La question me surprend un peu. Et je m'aperçois que, sans vraie raison, je n'ai pas tellement envie d'y répondre.

- Nous parlons de toi, pour le moment.

Ouch, ça, c'était supérieur. Je commence à me transformer en triple con, moi aussi.

Elle semble trop épuisée pour me souligner mon impolitesse ; des excuses soufflées viennent renforcer mon malaise. Puis, elle reprend son douloureux volume vocal, chargé d'une panique à peine dissimulée.

- Je ne sais pas quoi dire. Je ne sais pas ce qui se passe !

- Calme toi. Raconte moi. Parle doucement. Je veux dire, baisse le volume.

- Je n'ai pas vieilli. J'aurais dû vieillir, comme tout le monde. J'aurais dû vieillir ou mourir. Mais je suis restée jeune et en santé. J'étais obèse et, d'un seul coup, j'ai commencé à perdre toute ma graisse, sans rien faire pour. Puis j'ai pris du muscle, comme ça, sans avoir jamais fait le moindre sport !

- A quoi ressemblent tes dents ?

- Quoi ?

- Tes dents.

Silence. Sa perplexité est presque palpable. J'en déduis qu'il n'y a rien à signaler de ce côté là.

- Depuis quand tu as remarqué ces changements ?

- Je ne sais pas. ll y a à peu près 20 ans... Je suis supposée avoir dans les 60.

Ce n'est pas un si grand âge, même pour une humaine.

- Qu'est-ce que tu as fait de ta vie, jusque-là ?

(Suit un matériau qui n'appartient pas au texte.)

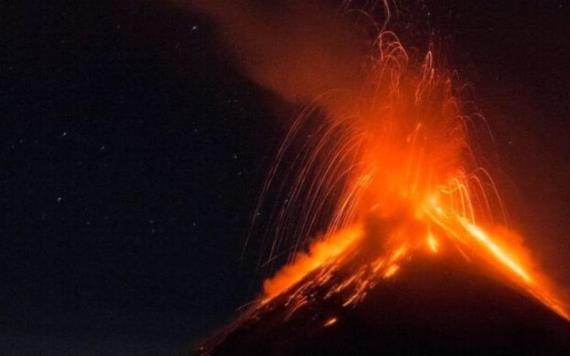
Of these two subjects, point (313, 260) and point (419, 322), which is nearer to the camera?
point (419, 322)

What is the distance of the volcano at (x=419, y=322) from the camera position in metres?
28.7

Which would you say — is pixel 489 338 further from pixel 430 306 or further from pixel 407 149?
pixel 407 149

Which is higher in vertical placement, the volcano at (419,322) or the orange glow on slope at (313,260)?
the orange glow on slope at (313,260)

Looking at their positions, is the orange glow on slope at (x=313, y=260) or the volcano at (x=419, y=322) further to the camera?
the orange glow on slope at (x=313, y=260)

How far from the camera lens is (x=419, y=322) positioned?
29.6 meters

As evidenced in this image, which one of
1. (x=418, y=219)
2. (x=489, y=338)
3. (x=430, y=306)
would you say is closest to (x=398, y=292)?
(x=430, y=306)

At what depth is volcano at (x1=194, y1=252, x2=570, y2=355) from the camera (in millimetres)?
28734

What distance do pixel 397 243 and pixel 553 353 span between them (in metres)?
8.49

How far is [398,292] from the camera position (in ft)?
104

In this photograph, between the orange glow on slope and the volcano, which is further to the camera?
the orange glow on slope

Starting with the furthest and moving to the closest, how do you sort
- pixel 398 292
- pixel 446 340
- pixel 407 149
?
pixel 407 149, pixel 398 292, pixel 446 340

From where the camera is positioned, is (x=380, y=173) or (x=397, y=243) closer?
(x=397, y=243)

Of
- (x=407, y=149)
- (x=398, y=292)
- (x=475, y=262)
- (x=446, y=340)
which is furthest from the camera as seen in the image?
(x=407, y=149)

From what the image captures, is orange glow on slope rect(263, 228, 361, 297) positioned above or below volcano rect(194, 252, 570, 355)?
above
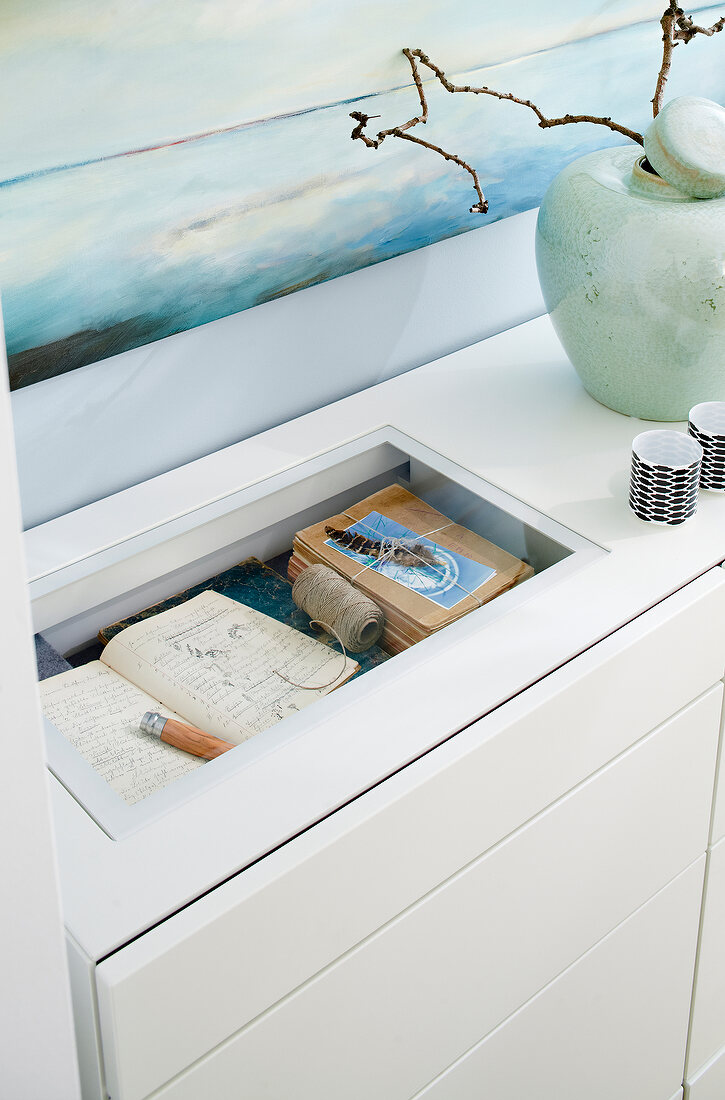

Ma question est posée simplement, mais elle hésite. Je l'invite doucement à être honnête, je ne cherche qu'à savoir dans quel contexte son hybridation a eu lieu.

- Je me prostitue depuis mes douze ans. Je ne connaissais que ça. J'ai continué.

Un accablement las s'abat sur moi à ces mots, pourtant attendus. Ma tête s'incline en avant sous le poids de ce qu'ils impliquent. Je retiens un soupir en me redressant.

- Tu te souviens d'un événement en particulier, un peu avant que tu commences à maigrir ?

- Non.

Silence. De nouveau, je me concentre sur son agréable odeur. Comment imaginer qu'autrefois, son corps devait dégager une sueur malsaine ? Son haleine devait être pâteuse et ses intestins nauséabonds. L'endroit où elle vivait devait sentir un mix de nourriture, de foutre, de mauvais parfum et d'encens faussement fruité. De quoi faire vomir le plus habitué des estomacs. Et pourtant, elle avait des clients. Qui venaient pour ce qu'elle avait à offrir : son corps et...

- Tu te droguais ?

- … oui.

- Par quelle voie ?

- Intraveineuse.

Et voilà, inutile de chercher plus loin. La molécule hybride a facilement trouvé sa voie. Certains chopent le sida, les hépatites, la syphilis... D'autres attrapent l'immortalité. A part ça nous sommes tous égaux.